Über das „Thermenland Steiermark“ findet man hier gegenwärtige Details: [link] Die Geschichte des Ganzen ist auf der Website aber nicht dargestellt.
Die Therme Loipersdorf ist zu nennen. In Bad Blumau, so meine Gesprächspartner, bestand erst nur ein Bohrloch aus der gewesenen Ölsuche, welches dann niemand weiter zu nutzen wußte. Daß dort schließlich ein großes Glashaus gebaut werden sollte, scheint heute in den allgemeinen Darstellungen nicht mehr auf.
Das „Rogner-Bad“ wurde schließlich zum Hauptereignis in der Geothermienutzung und in der wirtschaftlichen Aufwärtsbewegung der Gemeinde. Auf Wikipedia klingt das so: „Der dem Tourismus folgende Wohlstand führte zur Renovierung zahlreicher alter Höfe und Gebäude.“
Nun ist das Bad zwar, genau genommen, ein architektonischer Schandfleck in der Landschaft, denn Gestalter Friedensreich Hundertwasser war als Architekt keineswegs ernst zu nehmen und als Künstler eher ein spießiger Konservativer, aber der ökonomische Erfolg des Projektes ist unbestreitbar und die regionale Akzeptanz des Baues ein Faktum.
Wie dem auch sei, wo einst Glashäuser stehen sollten, bewährt sich seit Ende der 1990er-Jahre die Therme. Was einst sehr armes agrarisches Gebiet war, ist heute als touristisches Terrain zu bescheidenem Wohlstand gekommen.

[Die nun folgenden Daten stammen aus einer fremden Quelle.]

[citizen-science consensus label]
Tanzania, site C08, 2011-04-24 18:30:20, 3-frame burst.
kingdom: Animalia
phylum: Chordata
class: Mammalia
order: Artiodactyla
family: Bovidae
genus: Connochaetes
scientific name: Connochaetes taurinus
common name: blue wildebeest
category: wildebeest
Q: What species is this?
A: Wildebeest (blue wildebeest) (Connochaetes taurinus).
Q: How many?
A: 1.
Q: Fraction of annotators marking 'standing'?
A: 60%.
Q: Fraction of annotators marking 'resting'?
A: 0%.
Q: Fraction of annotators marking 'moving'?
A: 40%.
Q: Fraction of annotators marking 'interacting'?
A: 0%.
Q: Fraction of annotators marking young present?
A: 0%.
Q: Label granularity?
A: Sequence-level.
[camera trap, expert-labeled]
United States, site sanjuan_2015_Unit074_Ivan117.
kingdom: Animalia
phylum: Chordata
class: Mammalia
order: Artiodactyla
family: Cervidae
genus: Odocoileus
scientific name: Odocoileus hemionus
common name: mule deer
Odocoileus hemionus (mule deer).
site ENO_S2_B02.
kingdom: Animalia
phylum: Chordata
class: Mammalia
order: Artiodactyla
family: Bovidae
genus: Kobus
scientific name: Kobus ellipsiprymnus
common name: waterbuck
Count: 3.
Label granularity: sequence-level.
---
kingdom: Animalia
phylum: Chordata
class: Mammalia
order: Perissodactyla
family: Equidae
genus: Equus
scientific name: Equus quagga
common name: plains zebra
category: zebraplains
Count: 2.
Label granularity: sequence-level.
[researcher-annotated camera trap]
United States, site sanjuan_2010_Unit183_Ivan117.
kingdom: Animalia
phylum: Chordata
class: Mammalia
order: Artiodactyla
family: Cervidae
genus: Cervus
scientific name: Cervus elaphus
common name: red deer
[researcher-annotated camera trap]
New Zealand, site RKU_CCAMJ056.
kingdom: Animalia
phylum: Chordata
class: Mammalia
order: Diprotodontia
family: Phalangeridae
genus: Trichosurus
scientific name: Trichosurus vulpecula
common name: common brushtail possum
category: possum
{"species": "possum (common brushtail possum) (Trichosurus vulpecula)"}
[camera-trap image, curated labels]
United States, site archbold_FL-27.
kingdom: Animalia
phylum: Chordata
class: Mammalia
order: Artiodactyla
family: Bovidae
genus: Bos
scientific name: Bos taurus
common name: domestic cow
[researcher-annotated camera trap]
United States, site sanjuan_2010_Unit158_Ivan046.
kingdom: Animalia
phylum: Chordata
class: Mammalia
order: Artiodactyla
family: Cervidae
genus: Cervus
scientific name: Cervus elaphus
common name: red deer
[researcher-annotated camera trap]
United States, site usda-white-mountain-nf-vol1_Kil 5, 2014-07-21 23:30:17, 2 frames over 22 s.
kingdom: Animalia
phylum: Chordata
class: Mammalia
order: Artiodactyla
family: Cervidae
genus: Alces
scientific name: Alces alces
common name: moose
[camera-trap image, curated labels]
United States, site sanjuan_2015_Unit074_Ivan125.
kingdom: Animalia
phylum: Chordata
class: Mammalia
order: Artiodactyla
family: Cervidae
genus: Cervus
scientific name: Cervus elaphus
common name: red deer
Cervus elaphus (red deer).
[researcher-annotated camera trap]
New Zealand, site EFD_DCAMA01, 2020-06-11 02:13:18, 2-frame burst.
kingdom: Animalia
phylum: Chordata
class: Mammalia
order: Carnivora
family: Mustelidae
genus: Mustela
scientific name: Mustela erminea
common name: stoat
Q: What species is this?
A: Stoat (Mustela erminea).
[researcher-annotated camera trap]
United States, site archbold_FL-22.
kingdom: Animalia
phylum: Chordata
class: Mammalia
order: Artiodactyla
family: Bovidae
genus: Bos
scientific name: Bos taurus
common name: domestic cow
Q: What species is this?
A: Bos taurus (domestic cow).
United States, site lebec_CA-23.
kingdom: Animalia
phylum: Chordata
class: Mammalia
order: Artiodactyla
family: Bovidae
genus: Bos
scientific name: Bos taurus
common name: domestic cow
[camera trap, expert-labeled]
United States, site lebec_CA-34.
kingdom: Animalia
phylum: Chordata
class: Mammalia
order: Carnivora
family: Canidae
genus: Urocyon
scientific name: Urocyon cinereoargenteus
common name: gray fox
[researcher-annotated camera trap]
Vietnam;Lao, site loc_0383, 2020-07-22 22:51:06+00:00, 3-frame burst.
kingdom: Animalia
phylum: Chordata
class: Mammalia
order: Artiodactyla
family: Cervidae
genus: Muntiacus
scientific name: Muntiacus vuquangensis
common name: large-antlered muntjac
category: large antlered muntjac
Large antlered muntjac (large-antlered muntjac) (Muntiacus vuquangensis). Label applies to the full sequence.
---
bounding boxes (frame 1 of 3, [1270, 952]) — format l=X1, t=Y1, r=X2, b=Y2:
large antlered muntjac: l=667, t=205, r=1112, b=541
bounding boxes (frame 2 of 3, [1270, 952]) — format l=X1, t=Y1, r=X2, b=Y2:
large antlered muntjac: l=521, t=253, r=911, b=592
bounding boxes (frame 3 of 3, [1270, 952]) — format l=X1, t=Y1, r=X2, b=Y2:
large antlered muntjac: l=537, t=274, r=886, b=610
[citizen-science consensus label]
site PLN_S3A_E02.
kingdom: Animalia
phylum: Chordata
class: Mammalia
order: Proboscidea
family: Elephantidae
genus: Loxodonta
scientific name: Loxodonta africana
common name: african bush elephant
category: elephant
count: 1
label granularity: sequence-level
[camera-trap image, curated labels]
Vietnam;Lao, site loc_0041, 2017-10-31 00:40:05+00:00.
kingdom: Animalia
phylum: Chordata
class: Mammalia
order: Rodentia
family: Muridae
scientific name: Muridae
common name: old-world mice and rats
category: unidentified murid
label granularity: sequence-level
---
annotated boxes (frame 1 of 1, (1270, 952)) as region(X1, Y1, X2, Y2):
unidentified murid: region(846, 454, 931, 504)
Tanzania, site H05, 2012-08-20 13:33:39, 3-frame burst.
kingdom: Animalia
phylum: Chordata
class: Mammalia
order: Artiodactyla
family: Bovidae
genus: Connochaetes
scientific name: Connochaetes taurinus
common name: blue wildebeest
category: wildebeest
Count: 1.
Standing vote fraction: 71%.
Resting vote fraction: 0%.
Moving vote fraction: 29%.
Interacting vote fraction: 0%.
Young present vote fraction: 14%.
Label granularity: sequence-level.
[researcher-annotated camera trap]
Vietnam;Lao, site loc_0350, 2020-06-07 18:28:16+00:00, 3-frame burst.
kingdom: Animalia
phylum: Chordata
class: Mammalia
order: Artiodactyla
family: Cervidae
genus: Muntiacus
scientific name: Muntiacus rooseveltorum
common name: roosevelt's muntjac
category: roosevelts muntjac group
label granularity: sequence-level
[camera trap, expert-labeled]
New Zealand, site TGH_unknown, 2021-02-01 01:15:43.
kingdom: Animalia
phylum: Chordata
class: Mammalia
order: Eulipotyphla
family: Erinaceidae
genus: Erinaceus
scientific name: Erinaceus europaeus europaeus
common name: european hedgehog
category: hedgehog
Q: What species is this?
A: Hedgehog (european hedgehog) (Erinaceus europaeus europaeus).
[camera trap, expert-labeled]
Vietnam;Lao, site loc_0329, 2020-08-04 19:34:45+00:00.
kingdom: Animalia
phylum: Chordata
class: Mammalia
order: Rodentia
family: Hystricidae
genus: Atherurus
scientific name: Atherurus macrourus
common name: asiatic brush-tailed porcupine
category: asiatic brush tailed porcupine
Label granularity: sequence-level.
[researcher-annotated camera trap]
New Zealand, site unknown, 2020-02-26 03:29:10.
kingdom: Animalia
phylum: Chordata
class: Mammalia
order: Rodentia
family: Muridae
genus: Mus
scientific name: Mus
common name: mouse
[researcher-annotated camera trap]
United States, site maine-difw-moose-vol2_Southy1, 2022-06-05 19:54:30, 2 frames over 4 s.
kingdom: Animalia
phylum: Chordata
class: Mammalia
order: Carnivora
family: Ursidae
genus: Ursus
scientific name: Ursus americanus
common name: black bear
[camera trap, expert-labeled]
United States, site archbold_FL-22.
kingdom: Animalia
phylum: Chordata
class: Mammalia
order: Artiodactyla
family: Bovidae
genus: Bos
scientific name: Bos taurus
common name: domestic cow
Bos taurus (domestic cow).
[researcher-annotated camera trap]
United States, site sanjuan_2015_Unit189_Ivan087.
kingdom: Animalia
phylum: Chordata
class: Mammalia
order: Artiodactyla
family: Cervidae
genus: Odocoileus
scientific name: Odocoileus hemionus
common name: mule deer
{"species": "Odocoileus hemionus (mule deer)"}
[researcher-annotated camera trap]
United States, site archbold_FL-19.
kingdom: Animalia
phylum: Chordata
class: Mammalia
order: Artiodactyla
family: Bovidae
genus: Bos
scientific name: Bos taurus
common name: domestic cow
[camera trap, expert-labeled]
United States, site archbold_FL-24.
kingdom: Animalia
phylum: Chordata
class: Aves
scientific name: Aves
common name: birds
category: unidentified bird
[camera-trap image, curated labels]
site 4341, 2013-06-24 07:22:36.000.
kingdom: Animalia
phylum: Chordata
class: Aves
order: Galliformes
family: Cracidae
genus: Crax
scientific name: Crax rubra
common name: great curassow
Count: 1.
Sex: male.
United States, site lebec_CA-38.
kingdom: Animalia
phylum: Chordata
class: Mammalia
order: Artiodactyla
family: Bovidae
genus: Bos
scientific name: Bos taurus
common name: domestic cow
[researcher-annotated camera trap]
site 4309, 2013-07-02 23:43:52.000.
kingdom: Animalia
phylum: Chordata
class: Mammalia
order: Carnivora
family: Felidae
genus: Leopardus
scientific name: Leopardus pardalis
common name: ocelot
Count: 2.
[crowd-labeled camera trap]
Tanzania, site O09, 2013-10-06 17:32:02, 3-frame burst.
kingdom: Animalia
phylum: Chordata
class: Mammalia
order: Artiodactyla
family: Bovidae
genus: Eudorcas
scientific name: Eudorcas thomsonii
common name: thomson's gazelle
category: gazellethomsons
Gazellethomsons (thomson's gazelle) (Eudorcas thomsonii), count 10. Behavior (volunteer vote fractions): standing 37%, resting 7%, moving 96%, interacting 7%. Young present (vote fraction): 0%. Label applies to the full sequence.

Wohin und womit geht es nun weiter? Das wäre zu debattieren. Vorzugsweise in öffentlichen Diskursen. Ebenda dominiert momentan noch Polemik, aber ich nehme an, daß wir in absehbarer Zeit mit sachlicheren Erörterungen rechnen dürfen.
In wenigstens einem Aspekt ist die Bad Blumau-Kontroverse für die gesamte Oststeiermark interessant und anregend.
Ich habe da bei Hausmann extra nachgefragt, weil er große Kompetenz im Bereich Sozialgeschichte hat. Darf ich das als speziellen Themenzusammenhang betrachten, wie bei uns agrarische Welt, städtisches Leben und Industrielles ineinander gegangen sind? Hausmann nickte.
Wir sollten diesem Teil der Geschichte noch etwas genauer nachgehen.